Wednesday, November 24, 2004

On poetry and redundancy

I came to IITD in the afternoon today, wearing a nice kurta, a pair of jeans, and having gelled my hair nicely together. In short, I thought I looked, if I may say so myself, rather natty in this unusual attire. Thinking so, I proudly walked into class, with my head held high. Imagine my feelings when I heard, instead of the applause and praise I had expected, laughs and giggles. As I stood there, I was aware that I was being called curious names by my friends, who are rather unused to seeing me dressed in such a way. One chap called me Netaji, while another addressed me as Devdas. One fellow went as far as to say that I looked like a poet.
Now I have nothing against poets per se. It's just that I don't happen to be one. I am no good at poetry. I can't write in verse. In other words, I do not have the ability to string together words into a poem that quite a few of my colleagues possess. I am but a novice when it comes to poetry. I am sure my readers get the gist of what I am saying.
That is not to say that I like the fact that I cannot write poetry. I detest my inability to express myself in verse. I also detest the fact that inspite of years of trying, the art of poetry still continues to elude me. I think myself to be an articulate young man. I have never as yet in my life felt what can be loosely described as 'being at a loss for words.' I can speak pretty well, and, subject to the tolerance of my audience, sing reasonably well. I find no reason why I should be so rudely barred from entering the world of poetry.
As I have touched on before, I have tried my hand at poetry. Not once, but many times have I made an effort to think like a poet. However, except for managing a few sets of disjoint rhyming sentences, I have not achieved much success. Allow me to present a few of my better compositions.

Going out on wintry mornings is bold,
If not careful, one might catch a cold.

Don't seem to fancy that? Try another one.

When traveling in an auto, I always take care,
That the driver never gets more than the appropriate fare.

Here's another one of my literary gems:

Here's the most obvious thing one ever thought,
I am me, and you are not.

See what I mean when I say I am not a poet.

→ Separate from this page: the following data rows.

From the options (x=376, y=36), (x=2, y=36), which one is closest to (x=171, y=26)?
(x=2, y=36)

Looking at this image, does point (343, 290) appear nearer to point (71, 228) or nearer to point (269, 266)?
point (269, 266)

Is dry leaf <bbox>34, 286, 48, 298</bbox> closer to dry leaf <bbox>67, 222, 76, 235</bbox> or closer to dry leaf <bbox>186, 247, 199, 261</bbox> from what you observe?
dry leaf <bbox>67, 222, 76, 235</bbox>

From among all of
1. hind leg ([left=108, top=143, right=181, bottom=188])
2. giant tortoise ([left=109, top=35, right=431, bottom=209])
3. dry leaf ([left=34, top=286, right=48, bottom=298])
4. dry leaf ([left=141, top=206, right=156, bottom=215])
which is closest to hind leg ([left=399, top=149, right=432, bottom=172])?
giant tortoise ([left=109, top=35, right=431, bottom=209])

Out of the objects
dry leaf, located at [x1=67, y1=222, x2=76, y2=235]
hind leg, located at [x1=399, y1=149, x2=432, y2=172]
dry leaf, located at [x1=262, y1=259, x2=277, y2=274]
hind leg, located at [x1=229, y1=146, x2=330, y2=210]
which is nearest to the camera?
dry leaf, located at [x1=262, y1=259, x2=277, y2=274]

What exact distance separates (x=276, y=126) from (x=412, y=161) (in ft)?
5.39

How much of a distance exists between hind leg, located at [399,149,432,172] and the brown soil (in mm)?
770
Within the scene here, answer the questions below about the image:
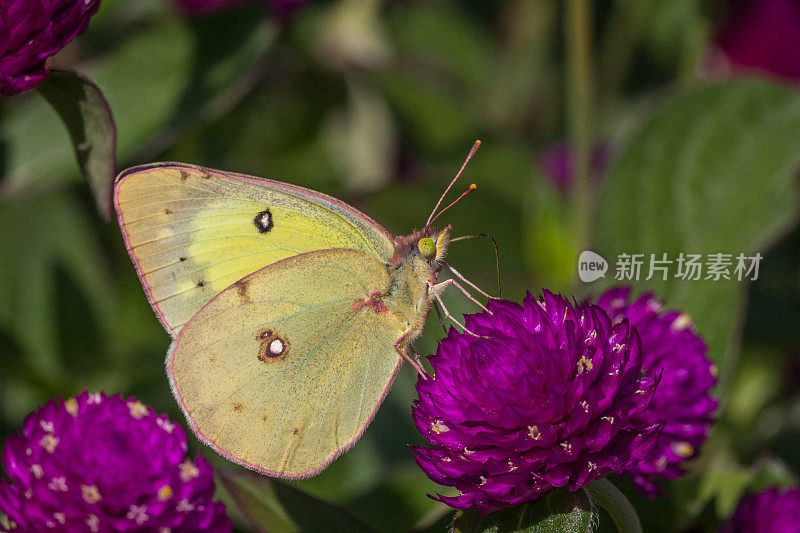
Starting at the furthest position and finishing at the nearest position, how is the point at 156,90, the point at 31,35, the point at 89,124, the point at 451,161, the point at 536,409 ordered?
1. the point at 451,161
2. the point at 156,90
3. the point at 89,124
4. the point at 31,35
5. the point at 536,409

I am sure that I have managed to convince my readers about the verity of the fact that when it comes to poetry, I am not the person to consult. After posting this blog entry, I feel that my word on this matter will never be doubted. The bylanes of the city, I think, will be abuzz with whisperings, "Manu Saxena is not one of poetic disposition." I hope that my readers will realize that I am not a person with a poetic bent of mind, and when they hear something contrasting this fact, they will vehemently oppose it. I hope that my blog entry will encourage my readers to help me in dispelling queer notions about me currently prevalent in society.
With that hope, I bid all my readers a very pleasant adieu. For it is getting late, and I have Applied Mechanics to do.

7 Comments:

Blogger Karan said...

Agreed. Prostetnic Vogon Jeltz writes better poetry than you.

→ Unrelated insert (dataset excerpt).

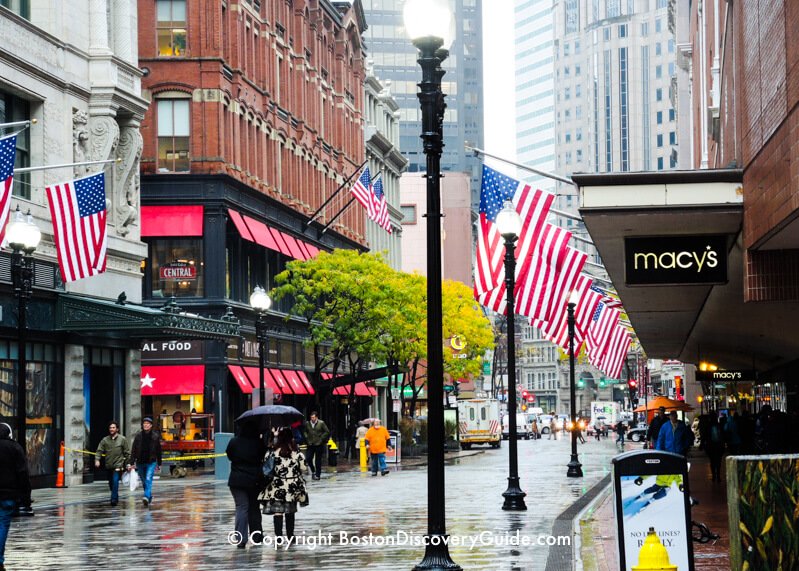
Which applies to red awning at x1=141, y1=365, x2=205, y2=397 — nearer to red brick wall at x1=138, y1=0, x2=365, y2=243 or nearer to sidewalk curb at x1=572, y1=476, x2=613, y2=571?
red brick wall at x1=138, y1=0, x2=365, y2=243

12:49 pm, November 24, 2004  
Blogger Manu Saxena said...

I hate all comments that have a Hitchhiker's Guide to the Galaxy backgrund.

1:08 pm, November 24, 2004  
Blogger Ménk said...

Mind u manu i didn't call u names, but just joined in the hooting triggered by the 1 and only Sandy

4:09 am, November 25, 2004  
Blogger Manu Saxena said...

Who's Sandy? Karan?

6:45 am, November 25, 2004  
Blogger Manu Saxena said...

Is that Mayank? And Sandy is Aseem. Right?
I think I know whats going on here. Aseem's giving me free publicity.

Yay

6:50 am, November 25, 2004  
Blogger pree2cool said...

your poetic disability troubles you..think of someONE instead of someTHING and then try your hand at it..it might just work...and i'm pretty sure who you could have in mind!...hehe, cya

3:57 pm, December 02, 2004  
Blogger Manu Saxena said...

Preeti, if you are thinking of the someONE I think you are thinking of, then think again. Things have changed. Oh yes, things have changed.